While crews rushed to search for survivors and clean up scenes of chaos on Caribbean islands, Haitian authorities issued travel restrictions and opened emergency shelters ahead of the storm's arrival.
The US state of Florida declared a state of emergency and Cuba issued an alert as well, as the storm, which is forecast to weaken Saturday, rolled their way.
In an evening press conference, Dominica Prime Minister Roosevelt Skerrit said he had spent the day looking at damage and had seen "monumental destruction" that left at least 20 people dead.
"The visual damage I saw today, I fear, may have set our development process back by 20 years," Skerrit said in an address after surveying the island country, which only has a population of about 72,000.
"Of greatest concern however, is the loss of life. So far we have confirmed that at least 20 citizens have died, and some are missing," he said.
Skerrit reported that massive damage had been inflicted on key infrastructure facilities and roads, and that "hundreds of homes around the country have been destroyed or rendered unsafe to occupy."
Highways had sustained widespread damage and bridges had been washed away, he said.
"I have been assessing the damage all day. The extent of devastation is monumental.
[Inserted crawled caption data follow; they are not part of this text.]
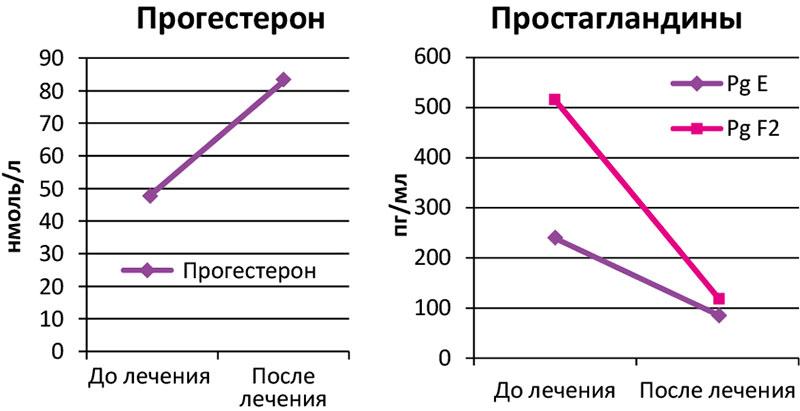 Зависимость подвижности сперматозойдов и беременности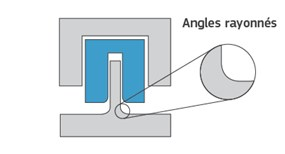 Exemple d'angles arrondis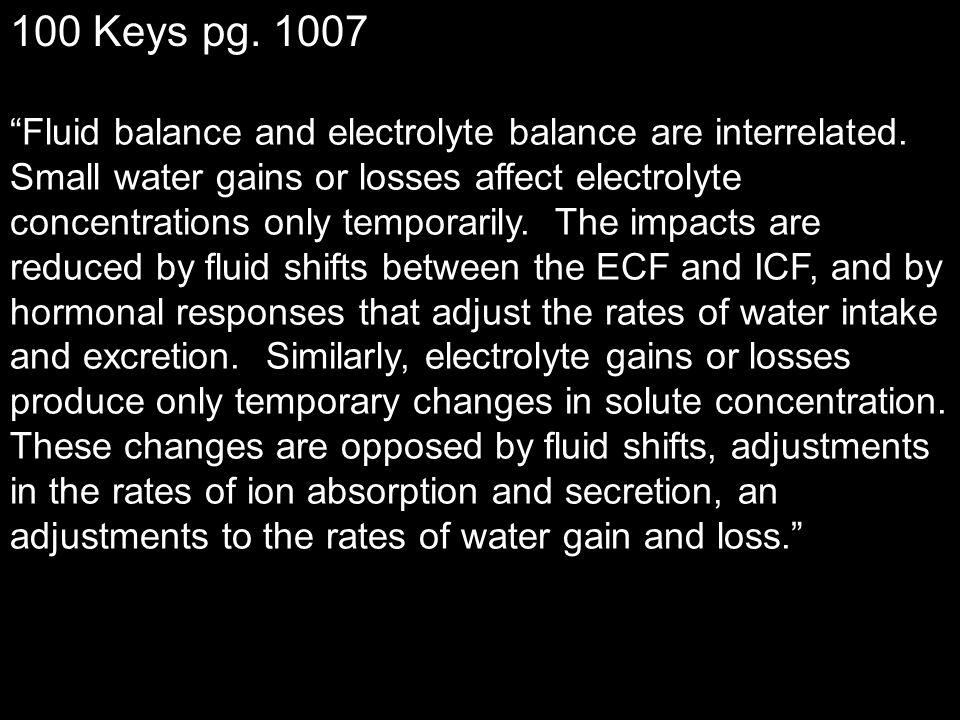 100 Keyspg.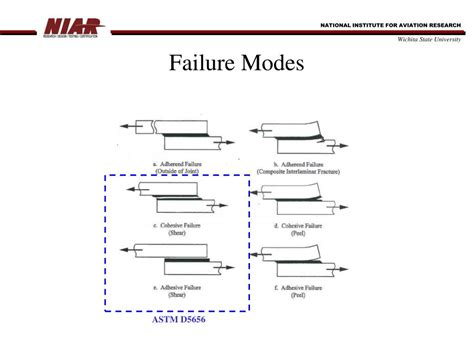 resistor failure mode 28 images chip resistor failure modes 28 images bga machine andbga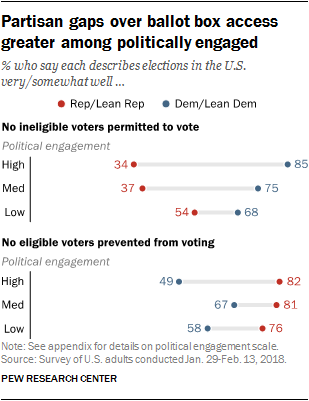 Partisan gaps over ballot box access greater among politically engaged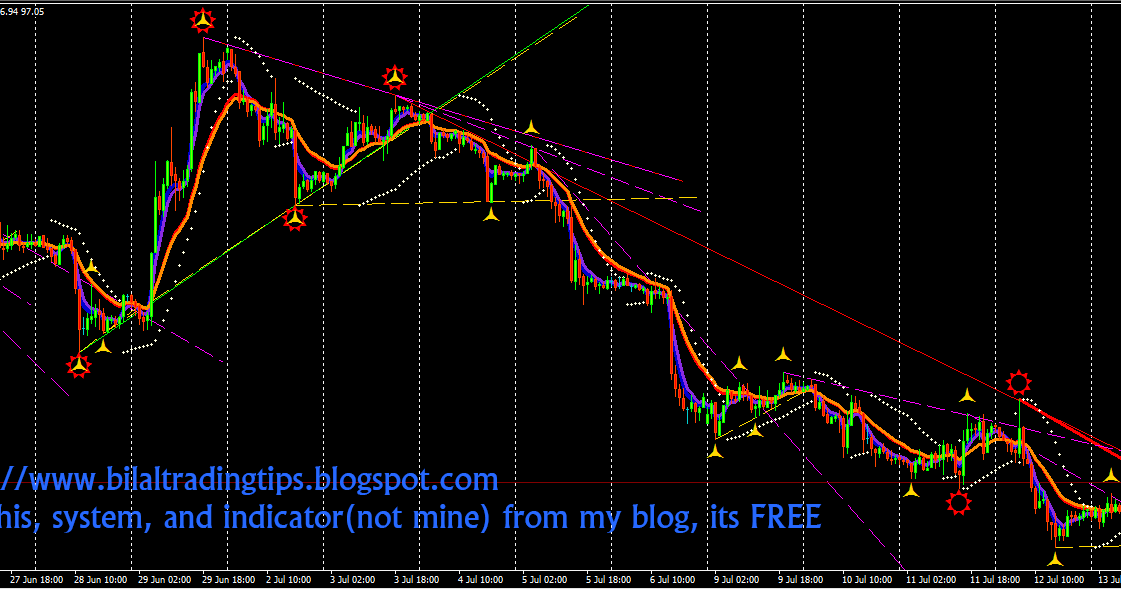 Waves auto trend indicator forex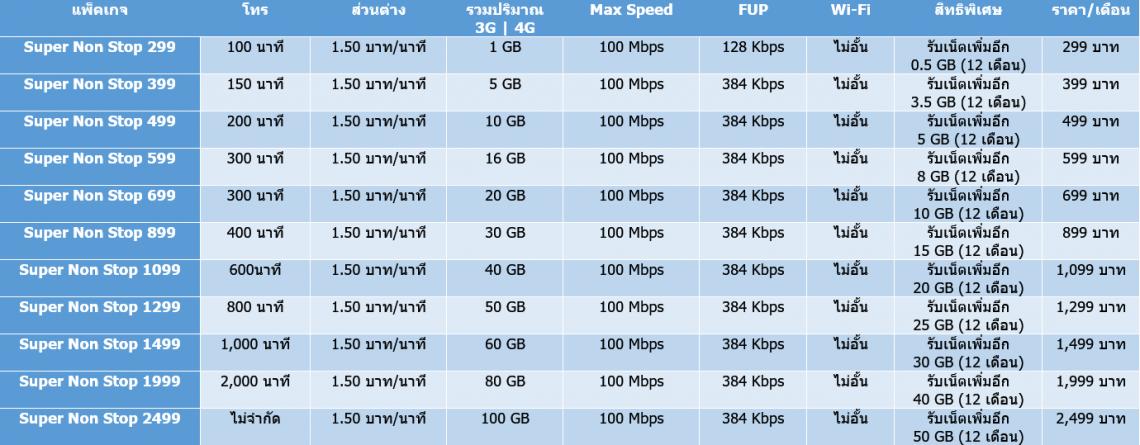 อัพเดทโปร 3G|4G แบบรายเดือนจาก dtac ประจำเดือนเมษายน 2016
It is far worse that expected" he said.
'Gradually moving over Haiti'
Haitian authorities announced Friday afternoon that emergency shelters had been opened across the country, even as Erika was forecast to weaken.
Hygiene kits, mattresses and food have been stocked at some 1,966 temporary shelters, which are able to accommodate more than 47,000 people.
In Haiti, many homes are rickety at best and more than 60,000 people are still living in emergency housing in the Port-au-Prince region -- right in Erika's path -- following the country's devastating 2010 earthquake that killed more than 250,000 people and crippled the nation's infrastructure.
The government had already called for preventative evacuations in vulnerable areas ahead of the storm's arrival
It also closed the country's airspace until early Saturday, banned highway travel between departments and prohibited small boats from sailing.
According to latest forecasts, Haiti was to get its first dose of bad weather Friday evening with torrential rains and strong winds.
"The broad circulation of Erika is gradually moving inland over Haiti," the Miami-based National Hurricane Center said in its latest forecast for 0000 GMT.
It predicted that Erika's center would move over western Haiti early Saturday and be near the southeastern Bahamas or eastern Cuba on Saturday afternoon.
However, it added that "Erika is forecast to weaken to a tropical depression on Saturday."
After that point "there is a good possibility that Erika could even degenerate into a trough of low pressure while it is moving over the high terrain of Hispaniola and eastern Cuba," the center said.
Haiti is located on the western half of the island of Hispaniola, which also includes the Dominican Republic.
Dominican Republic lashed
Hispaniola's eastern half was pummeled by Erika on Friday, as residents were inundated with heavy rains.
Dominican Republic authorities issued a red alert as schools, beaches and ports were closed and civil protection organizations were ordered to be at the ready.
The Dominican Republic is particularly vulnerable to the impact of tropical storms due to rivers and streams in the capital Santo Domingo and elsewhere.
The National Hurricane Center said Erika was expected to produce total rainfall of three to six inches (7.5 to 15.5 centimeters) but could produce up to 10 inches of rain across parts of the Dominican Republic and Haiti through Saturday.
Similar amounts of rain were expected in Turks and Caicos, eastern Cuba and the southeastern and central Bahamas, it said.
Florida declares emergency
In Puerto Rico, Erika left nearly 150,000 people without power, but appeared not to have caused major damage.
The storm's approach also set off a scramble as far north as the US state of Florida, where the governor declared a state of emergency.
"Tropical Storm Erika poses a severe threat to the entire state of Florida and requires that timely precautions are taken to protect the communities, critical infrastructure and general welfare of this state," Governor Rick Scott said.
In Washington, White House spokesman Josh Earnest said President Barack Obama had been briefed about preparations for Erika's possible landfall in the United States.